Google Cloud Professional Machine Learning Engineer — Question 157
You are an ML engineer at a retail company. You have built a model that predicts a coupon to offer an ecommerce customer at checkout based on the items in their cart. When a customer goes to checkout, your serving pipeline, which is hosted on Google Cloud, joins the customer's existing cart with a row in a BigQuery table that contains the customers' historic purchase behavior and uses that as the model's input. The web team is reporting that your model is returning predictions too slowly to load the coupon offer with the rest of the web page. How should you speed up your model's predictions?
Answer options
- A. Attach an NVIDIA P100 GPU to your deployed model’s instance.
- B. Use a low latency database for the customers’ historic purchase behavior.
- C. Deploy your model to more instances behind a load balancer to distribute traffic.

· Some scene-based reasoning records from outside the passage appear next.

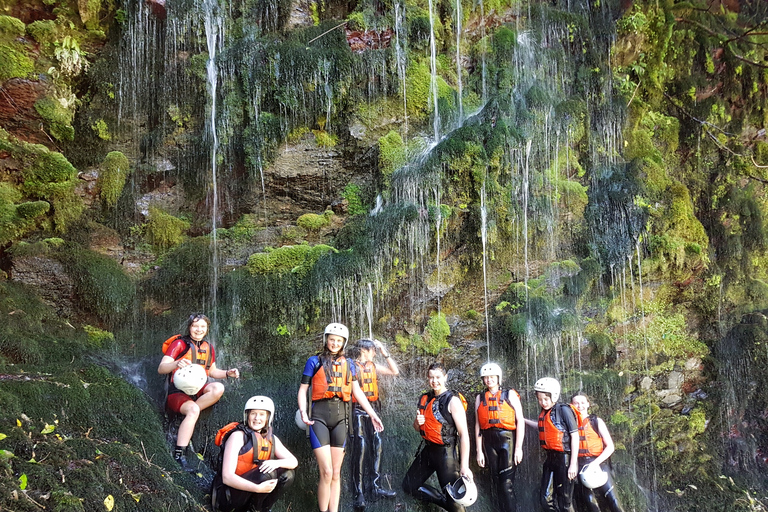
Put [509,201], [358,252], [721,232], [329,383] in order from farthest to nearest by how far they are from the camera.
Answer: [721,232]
[509,201]
[358,252]
[329,383]

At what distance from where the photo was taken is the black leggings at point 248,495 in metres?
4.86

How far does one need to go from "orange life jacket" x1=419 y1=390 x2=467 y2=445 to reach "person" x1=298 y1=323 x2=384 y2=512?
581mm

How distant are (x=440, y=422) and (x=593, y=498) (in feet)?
6.27

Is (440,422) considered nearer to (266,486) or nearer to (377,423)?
(377,423)

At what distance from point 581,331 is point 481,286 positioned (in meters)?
1.80

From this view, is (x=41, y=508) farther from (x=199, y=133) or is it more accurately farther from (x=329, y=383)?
(x=199, y=133)

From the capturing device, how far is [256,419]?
16.4 feet

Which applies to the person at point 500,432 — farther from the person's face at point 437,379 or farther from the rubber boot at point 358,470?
the rubber boot at point 358,470

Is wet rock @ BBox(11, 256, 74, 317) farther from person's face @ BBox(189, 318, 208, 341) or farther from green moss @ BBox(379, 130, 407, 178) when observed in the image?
green moss @ BBox(379, 130, 407, 178)

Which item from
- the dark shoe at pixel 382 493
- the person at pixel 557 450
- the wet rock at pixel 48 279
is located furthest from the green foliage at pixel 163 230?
the person at pixel 557 450

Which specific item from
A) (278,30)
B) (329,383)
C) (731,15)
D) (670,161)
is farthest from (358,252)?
(731,15)

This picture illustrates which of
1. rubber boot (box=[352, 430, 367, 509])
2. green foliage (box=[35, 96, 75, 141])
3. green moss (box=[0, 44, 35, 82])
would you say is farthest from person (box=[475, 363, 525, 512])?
green moss (box=[0, 44, 35, 82])

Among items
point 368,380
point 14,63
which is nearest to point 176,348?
point 368,380

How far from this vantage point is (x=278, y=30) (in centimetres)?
961
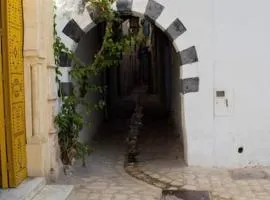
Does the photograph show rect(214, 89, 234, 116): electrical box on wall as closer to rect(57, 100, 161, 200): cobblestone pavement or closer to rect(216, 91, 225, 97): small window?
rect(216, 91, 225, 97): small window

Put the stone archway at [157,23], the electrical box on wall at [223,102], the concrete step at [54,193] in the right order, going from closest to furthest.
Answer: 1. the concrete step at [54,193]
2. the stone archway at [157,23]
3. the electrical box on wall at [223,102]

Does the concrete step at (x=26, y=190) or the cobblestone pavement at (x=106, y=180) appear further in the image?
the cobblestone pavement at (x=106, y=180)

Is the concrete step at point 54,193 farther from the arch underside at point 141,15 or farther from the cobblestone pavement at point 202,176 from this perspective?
the arch underside at point 141,15

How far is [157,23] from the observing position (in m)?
6.49

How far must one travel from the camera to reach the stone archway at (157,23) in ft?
21.0

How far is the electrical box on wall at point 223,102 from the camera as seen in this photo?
6.52 metres

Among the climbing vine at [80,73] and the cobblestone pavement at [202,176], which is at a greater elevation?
the climbing vine at [80,73]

- D. Create a materialized view in BigQuery with the necessary data for predictions.
Correct answer: B
Explanation
The correct answer is B because using a low latency database can significantly reduce the time it takes to retrieve the customer's historic purchase behavior, which is essential for timely predictions. Option A may improve processing power but doesn't address data retrieval speed. Option C could help handle more requests simultaneously but won't necessarily speed up the individual prediction process. Option D, while potentially useful, would still rely on the speed of accessing data from BigQuery, which may not be optimized for real-time predictions.